For this book, we will generally opt for `%matplotlib inline`:

In [None]:
%matplotlib inline

### Plots and Sub-Plots

We will illustrate the basic functionality of Matplotlib by plotting two simple exponential functions and a simple linear function (x, x^2 and x^3) as line plots.

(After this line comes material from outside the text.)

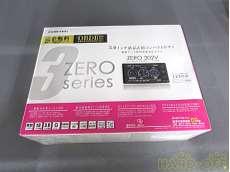 COMTEC ZERO 302V レーダー探知機|COMTEC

#### Creating a single (line) plot

For defining the plot we use `plt.plot()`. The command `plt.show()` then starts an event loop by looking for all currently active figure objects, and opening one or more interactive windows that display your figure(s). 

In [None]:
x = np.linspace(0, 5, 100)

y1=x
y2=x**2
y3=x**3

plt.plot(x, y1)
plt.plot(x, y2)
plt.plot(x, y3)

plt.show()

#### Annotating and labelling plots
We can optimize the resulting plot in various ways, e.g.:

* Set a title: `plt.title('name')`
* Name the axes: `plt.xlabel('name')`, `plt.ylabel('name')`
* Include a legend: `plt.plot(label="xx")` and `plt.legend()`

In [None]:
# Add labels to the plots (will show up in legend)
plt.plot(x, y1, label="linear")
plt.plot(x, y2, label="quadratic")
plt.plot(x, y3, label="cubic")

# Add diagram and axes titles
plt.xlabel('x', fontsize=16, fontname="Arial")
plt.ylabel('f(x)', fontsize=16)
plt.title('Test diagram', fontsize=20)

# Display legend
# Use loc function to choose optimal position of legend (loc=0 means Matplotlib chooses optimal position independently)

plt.legend(loc="lower left")

# Show plot
plt.show()

#### Creating multiple sub plots

Sometimes we may wish to see multiple sub-plots next to each other. For this `plt.subplot()` is a useful tool. We will demonstrate with a quick example.

In [None]:
# plt.subplot syntax: (# of rows, # of columns, plot number)

# subplot no. 1
plt.subplot(1,2,1)
plt.xlabel('x-axis')
plt.ylabel('y-axis')
plt.title('diagram #1')
plt.plot(x, y1)

# subplot no. 2
plt.subplot(1,2,2)
plt.xlabel('x-axis')
plt.ylabel('y-axis')
plt.title('diagram #2')
plt.plot(x, y2)

plt.show()

### Object-based plotting

Object-based plotting offers better control of your plot, particularly if you are working with multiple objects. While in the above examples the axes were created for us in the background, we have to define them here manually. While this might seem more complicated at first it offers better flexibility. For instance, we can add more than one axis.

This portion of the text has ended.